Podcast
Root Causes 352: FBI Vs. End-to-end Encryption in Meta Apps


Hosted by
Tim Callan
Chief Compliance Officer
Jason Soroko
Fellow
Original broadcast date
January 4, 2024
Meta is finally rolling out end-to-end encryption across its messaging apps. This is the latest chapter in the long story of government versus encryption. We rant a little about this.
Podcast Transcript
Lightly edited for flow and brevity.
This is another really good example. I don’t use it, but I know a lot of people do. I know that formerly Facebook now Meta has a messaging platform a lot of people use and for a long, long time, they were one of the holdouts of not having end-to-end encryption as a basis within their platform - the messaging platform - and now they do or are planning to, and this was flying in the face directly of apparently the U.S. government and the FBI specifically. It’s just an interesting story and another example of this government vs. encryption.

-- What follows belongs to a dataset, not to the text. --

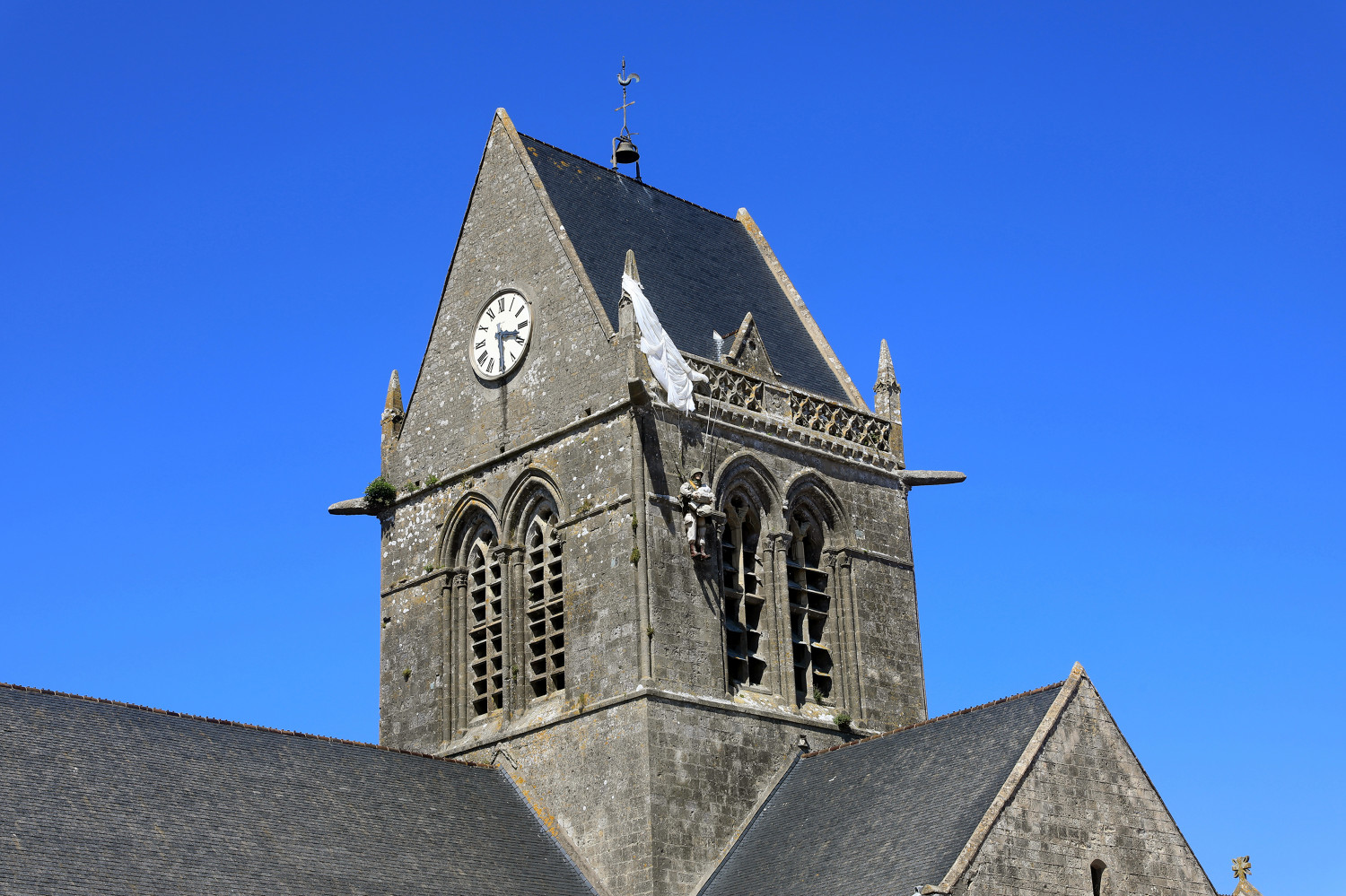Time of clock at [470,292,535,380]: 3:29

And there are bad guys out there. Please go after them. Use resources. Spend the tax money and go after them. But mass surveillance and taking away privacy and not allowing commercial industry to maintain important intellectual property secrets, this is the opposite of what we should be doing in our society.
And that’s just my stupid little opinion.

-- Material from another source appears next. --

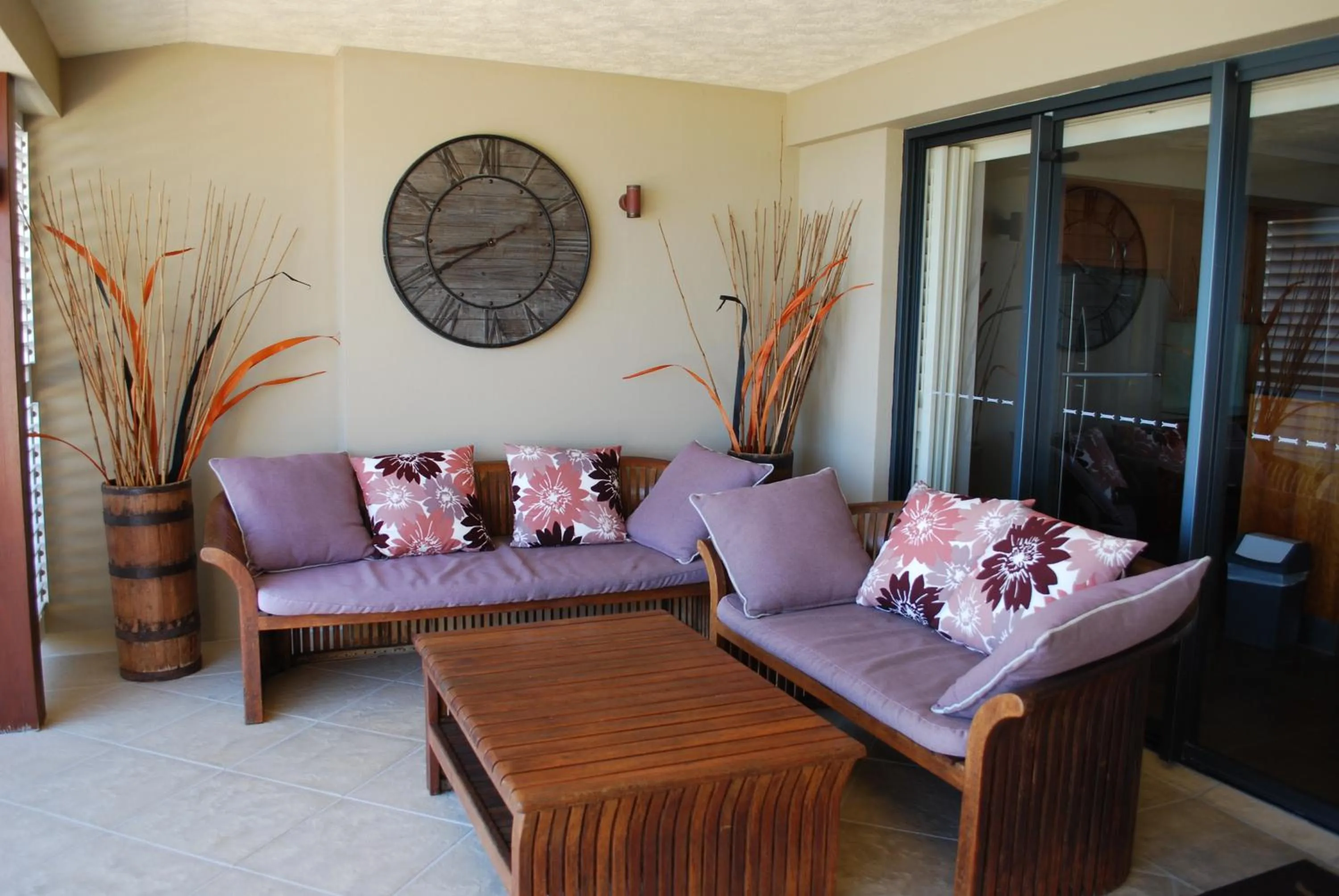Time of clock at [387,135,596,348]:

But the other argument that you and I have made in the past is that weaker security is just plain weaker. So once you leave this door open for the FBI to survey my Messenger communications, even if you think that the FBI is always gonna do the right thing – which I don’t – then you’ve also left the door open for someone else to survey my Messenger communications who isn’t the FBI. And once you make it weaker, it’s just plain weak. And one of the things about cryptography – setting aside our many conversations about quantum computers and RSA and all that business – one of the things about current cryptography is it’s actually a very, very, very, very strong protection mechanism. In a world of computers where very few things are as strong as our cryptography is. And so why would you take the bull work? Why would you take the most basic foundation stone that’s on rock solid granite and break that one in particular?
So, Tim, I’m just trying to boil it down. Guys, in a Western society, you know, unless you declare that we are getting rid of the whole system of innocent until proven guilty, if you want the dirt on a suspected bad guy, go get a warrant.

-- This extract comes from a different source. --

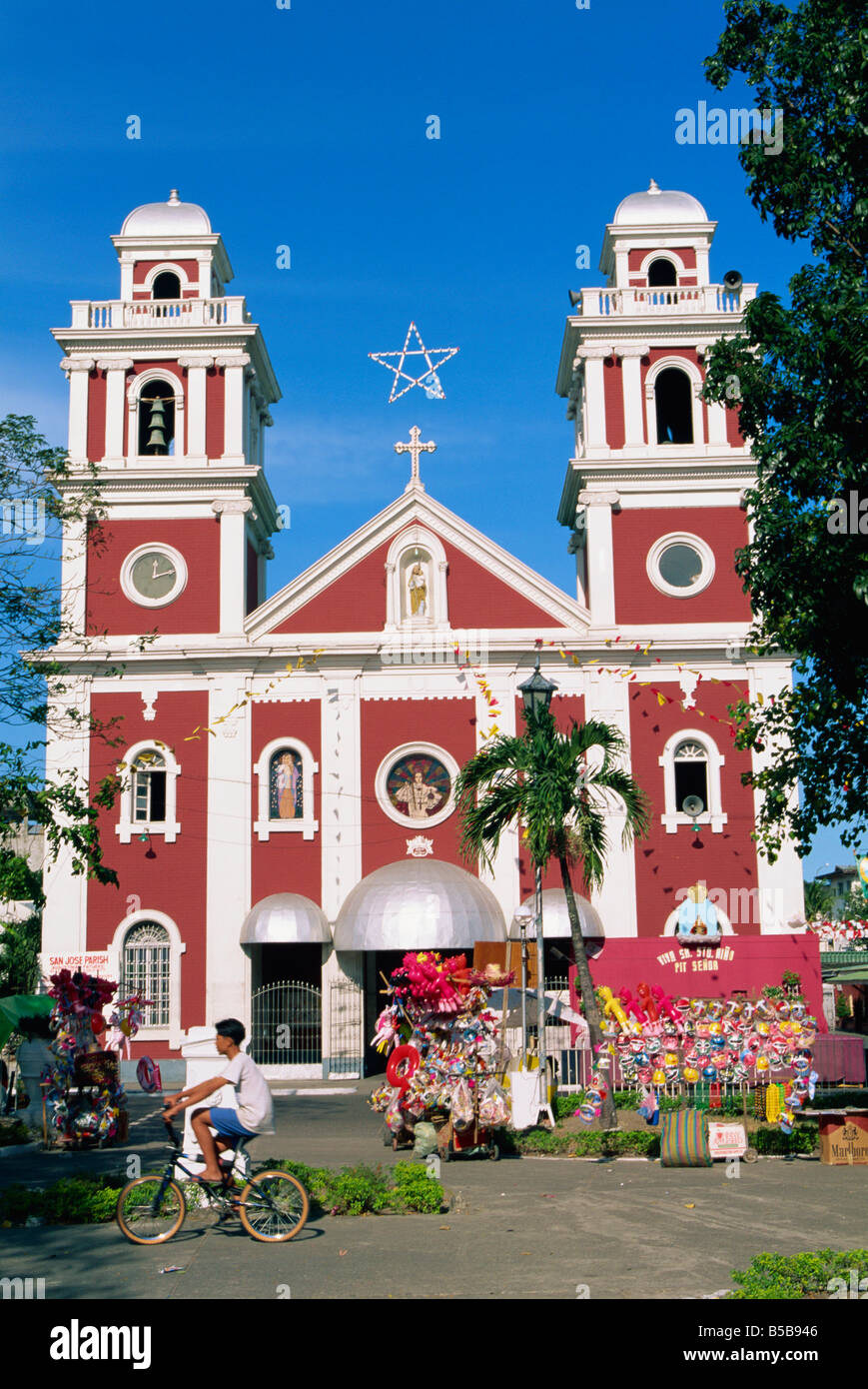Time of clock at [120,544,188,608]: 12:12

But then the next level was a previous podcast we had where the EU in eIDAS2.0 are basically asking for sweeping measures to be able to do things such as man-in-the-middle attacks against 200, 300, 400-million people. And so, that to me, is far beyond just good old-fashioned police wanting to overstep their legal boundaries. This is now governments who truly are saying, yeah, the whole police thing is a bit of a red herring. This is really about we want to control people.
But now with Meta’s messaging platform this is a very large chunk of users who are very, very, very casual in what they share in those messages. And I can’t imagine mass surveillance on that and the implications of it. So, anyway, there it is.